* Document extract
^^^^^^^^

Keras: Feed in sequences and get sequences out from LSTM model

Created on 29 Jun 2016 · 5Comments · Source: keras-team/keras

I'm pretty new to machine learning and Keras, and running into a model/data configuration issue.

Let's say my data is structured like so:
[len(sentences), maxlen, len(chars)] as the input
And I want
[len(sentences), maxlen, len(chars)] as the output

What do I need to do to the input for the LSTM model to accept it? In addition, what changes would I need to do to input_shape=(maxlen, len(chars)) in the first LSTM layer in the model?

I keep getting this error: Exception: Error when checking model target: expected activation_1 to have 2 dimensions, but got array with shape (100L, 9L, 15L)

Thank you for your time.

Source

ZerothLaw

Most helpful comment

If y is in 3D (sequences, timesteps, dimensions), you have to use TimeDistributed with Dense layer at the end. Check out addition_rnn for details. In text_generation example, y has only two dimensions. That's why a Dense matrix at the end was acceptable.

balsulami on 29 Jun 2016

👍2

All 5 comments

You show us your network code. To keep the 3D of your input you have to set return_sequences=True in LSTM model. I think the error you got is because your activation expects 2D matrix and received 3D instead.

balsulami on 29 Jun 2016

👍1

Based on lstm_text_generation.py in Examples/

text = "0123456789+-/* "

print('corpus length:', len(text))

ops = {'+': operator.add, '-':operator.sub, '/':operator.div, '*':operator.mul}

chars = set(text)
print('total chars:', len(chars))
char_indices = dict((c, i) for i, c in enumerate(chars))
indices_char = dict((i, c) for i, c in enumerate(chars))

#create math statements
maxlen=9
n_neurons = maxlen**3
sentences = []
results = []
for i in range(0, 100):
    x_val = np.random.randint(1, 9999)

^^^^^^^^

* Dataset excerpts
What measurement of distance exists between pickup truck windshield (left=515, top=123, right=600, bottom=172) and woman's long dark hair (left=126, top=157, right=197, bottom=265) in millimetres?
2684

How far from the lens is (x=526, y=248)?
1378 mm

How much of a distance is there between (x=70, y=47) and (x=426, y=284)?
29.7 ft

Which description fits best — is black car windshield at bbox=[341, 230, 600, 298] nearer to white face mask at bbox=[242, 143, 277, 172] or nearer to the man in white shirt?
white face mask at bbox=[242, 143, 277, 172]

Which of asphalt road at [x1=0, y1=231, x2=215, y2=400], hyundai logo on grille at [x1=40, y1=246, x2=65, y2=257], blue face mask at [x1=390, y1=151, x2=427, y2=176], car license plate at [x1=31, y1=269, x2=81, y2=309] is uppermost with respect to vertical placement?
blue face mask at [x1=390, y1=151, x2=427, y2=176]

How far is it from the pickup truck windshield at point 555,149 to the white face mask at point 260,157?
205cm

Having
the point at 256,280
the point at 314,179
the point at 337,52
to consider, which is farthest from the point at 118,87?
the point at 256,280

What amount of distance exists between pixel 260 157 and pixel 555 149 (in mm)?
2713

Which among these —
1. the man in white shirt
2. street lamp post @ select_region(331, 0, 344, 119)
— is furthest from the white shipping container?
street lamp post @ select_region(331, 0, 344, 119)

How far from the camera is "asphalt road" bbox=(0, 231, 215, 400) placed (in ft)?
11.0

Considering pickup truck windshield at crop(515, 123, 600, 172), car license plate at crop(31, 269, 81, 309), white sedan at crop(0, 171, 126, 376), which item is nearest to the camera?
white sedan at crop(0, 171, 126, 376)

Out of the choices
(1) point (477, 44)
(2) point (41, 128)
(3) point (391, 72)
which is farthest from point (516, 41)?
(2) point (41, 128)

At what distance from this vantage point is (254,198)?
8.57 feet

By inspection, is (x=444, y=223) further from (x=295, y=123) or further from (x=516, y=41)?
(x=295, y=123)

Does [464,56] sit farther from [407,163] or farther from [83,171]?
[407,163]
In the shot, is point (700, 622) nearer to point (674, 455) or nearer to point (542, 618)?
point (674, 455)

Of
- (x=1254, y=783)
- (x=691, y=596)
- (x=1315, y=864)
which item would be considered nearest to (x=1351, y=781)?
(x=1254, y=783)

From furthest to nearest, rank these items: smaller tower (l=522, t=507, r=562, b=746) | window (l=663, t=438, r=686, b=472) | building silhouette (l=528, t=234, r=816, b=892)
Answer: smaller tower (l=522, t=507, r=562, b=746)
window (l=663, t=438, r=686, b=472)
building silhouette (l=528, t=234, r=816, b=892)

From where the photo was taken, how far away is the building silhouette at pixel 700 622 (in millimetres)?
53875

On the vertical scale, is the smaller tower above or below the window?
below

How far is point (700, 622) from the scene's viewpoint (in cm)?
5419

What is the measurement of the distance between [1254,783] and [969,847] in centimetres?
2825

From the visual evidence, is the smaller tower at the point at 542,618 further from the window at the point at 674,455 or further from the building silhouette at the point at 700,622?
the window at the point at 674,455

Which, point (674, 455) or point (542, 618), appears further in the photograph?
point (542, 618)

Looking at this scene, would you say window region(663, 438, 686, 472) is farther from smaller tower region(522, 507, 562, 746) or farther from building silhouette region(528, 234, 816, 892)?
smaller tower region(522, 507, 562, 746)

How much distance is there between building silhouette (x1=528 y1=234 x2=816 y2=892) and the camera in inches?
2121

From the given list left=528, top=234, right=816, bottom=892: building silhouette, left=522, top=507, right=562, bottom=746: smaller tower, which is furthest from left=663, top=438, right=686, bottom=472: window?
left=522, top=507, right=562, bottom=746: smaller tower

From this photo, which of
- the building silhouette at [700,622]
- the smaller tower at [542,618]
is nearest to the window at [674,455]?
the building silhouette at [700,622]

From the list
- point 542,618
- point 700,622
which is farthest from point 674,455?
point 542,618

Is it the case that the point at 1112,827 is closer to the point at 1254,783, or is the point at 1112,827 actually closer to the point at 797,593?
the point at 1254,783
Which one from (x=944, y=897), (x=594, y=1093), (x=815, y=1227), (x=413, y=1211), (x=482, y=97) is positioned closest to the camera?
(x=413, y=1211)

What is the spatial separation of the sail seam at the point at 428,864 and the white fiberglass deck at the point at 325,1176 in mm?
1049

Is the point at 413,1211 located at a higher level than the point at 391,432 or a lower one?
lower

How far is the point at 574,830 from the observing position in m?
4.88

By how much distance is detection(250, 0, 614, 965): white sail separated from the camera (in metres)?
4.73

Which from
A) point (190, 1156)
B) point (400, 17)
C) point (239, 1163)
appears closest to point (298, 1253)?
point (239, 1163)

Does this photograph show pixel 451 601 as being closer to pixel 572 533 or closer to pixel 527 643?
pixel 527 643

^^^^^^^^

* Requirements
(1) In the Keras LSTM thread, what must be set in the LSTM layer to keep the input three-dimensional?
(2) Carry on the Keras LSTM thread from the point where the text stops.

* Task results
(1) return_sequences=True

(2)
    op = np.random.choice(ops.keys())
    y_val = np.random.randint(1, 9999)
    sentences.append(str(x_val)+op+str(y_val))
    results.append(str(ops[op](x_val, y_val)))


print('nb sequences:', len(sentences))

print('Vectorization...')
X = np.zeros((len(sentences), maxlen, len(chars)), dtype=np.bool)
y = np.zeros((len(sentences), maxlen, len(chars)), dtype=np.bool)
for i, sentence in enumerate(sentences):
    for t, char in enumerate(sentence):
        X[i, t, char_indices[char]] = 1
    for u, char in enumerate(results[i]):
        y[i, u, char_indices[char]] = 1


# build the model: 2 stacked LSTM
print('Build model...')
model = Sequential()
model.add(LSTM(n_neurons, return_sequences=True, input_shape=(maxlen, len(chars))))
model.add(Dropout(0.2))
model.add(LSTM(n_neurons, return_sequences=False))
model.add(Dropout(0.2))
model.add(Dense(len(chars)))
model.add(Activation('softmax'))

model.compile(loss='categorical_crossentropy', optimizer='rmsprop')


def sample(a, temperature=1.0):
    # helper function to sample an index from a probability array
    a = np.log(a) / temperature
    a = np.exp(a) / np.sum(np.exp(a))
    return np.argmax(np.random.multinomial(1, a, 1))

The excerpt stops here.